TEXTO PARA LEITURA:
=-=-=
Os 110 (ou 112) anos de Adoniran Barbosa
Por Paulo Argollo
O que vale mais? O que está escrito num documento oficial ou a palavra de um homem? Não é um dilema fácil. Ainda mais quando se trata de uma divergência de datas, dois anos de diferença, pra ser mais específico. A certidão de nascimento diz que o sujeito nasceu em determinado ano, o próprio sujeito afirma que nasceu dois anos depois do que consta no documento. E aí, em quem a gente acredita? O caso é que a certidão de nascimento registrada na cidade de Valinhos, interior de São Paulo, atesta que João Rubinato nasceu no dia 6 de agosto de 1910. Já o próprio João Rubinato afirma que nasceu no dia 6 de agosto de 1912, e justifica o erro na certidão dizendo que seus pais, quando foram registrar o nascimento de seu sétimo filho, mentiram dizendo que ele nascera dois anos antes para que ele pudesse logo trabalhar. Portanto, aos dez anos de idade ele já pegava no batente ao lado do pai no serviço de cargas em vagões da São Paulo Railway, quando a lei permitia que crianças trabalhassem à partir de 12 anos de idade.
A existência de Adoniran Barbosa é tão peculiar que até parece que foi mesmo inventada, como se fosse uma crônica tragicômica ambientada na cidade de São Paulo. Fica até difícil conceber que João Rubinato e Adoniran Barbosa são a mesma pessoa. Talvez até não sejam, já que a persona de Adoniran Barbosa foi construída por duas mentes, a de João Rubinato e a de Osvaldo Moles. Mas, calma, a gente chega lá.
=-=-=
AMOSTRA DE DADOS:

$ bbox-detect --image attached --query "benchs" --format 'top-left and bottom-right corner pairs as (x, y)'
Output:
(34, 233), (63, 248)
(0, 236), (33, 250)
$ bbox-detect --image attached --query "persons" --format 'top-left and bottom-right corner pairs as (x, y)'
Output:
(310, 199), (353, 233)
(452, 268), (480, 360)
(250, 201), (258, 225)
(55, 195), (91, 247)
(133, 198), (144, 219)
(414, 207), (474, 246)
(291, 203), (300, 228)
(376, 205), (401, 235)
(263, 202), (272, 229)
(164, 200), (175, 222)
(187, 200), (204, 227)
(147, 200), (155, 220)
=-=-=
TAREFAS E EXERCÍCIOS:
- 1) No texto sobre Adoniran Barbosa, em que cidade foi registrada a certidão de nascimento de João Rubinato?
- 2) Continue o texto sobre Adoniran Barbosa a partir da última frase apresentada.
As linhas não têm relação com o texto.

RESPOSTAS:
- 1) Em Valinhos, no interior de São Paulo.

- 2)
Primeiro precisamos saber que João Rubinato tinha o sonho de ser cantor como Orlando Silva, um de seus ídolos. O que ele não tinha de potência vocal e afinação, ele tinha de persistência e bom humor. Em 1931, ele já se mudara para São Paulo com toda a família. Fazia uns bicos vendendo tecidos na rua 25 de Março, mas batia ponto na porta da Rádio Record, onde participava de concursos de calouros e, invariavelmente, era gongado. Chegou a conseguir um prêmio quando desistiu de cantar com voz empostada, como os granes cantores da época, e cantou com sentimento um samba de Noel Rosa chamado Filosofia, isso em 1933. Nessa época, já enturmado com a rapaziada do rádio, músicos e compositores, começou a compor alguns sambas e conseguir algum sucesso, mas sempre compondo para outros artistas interpretarem. O maior destaque dessa época foi a marchinha Dona Boa, que estourou no carnaval de 1934, arrebatando o prêmio de Melhor Marchinha do Ano em São Paulo.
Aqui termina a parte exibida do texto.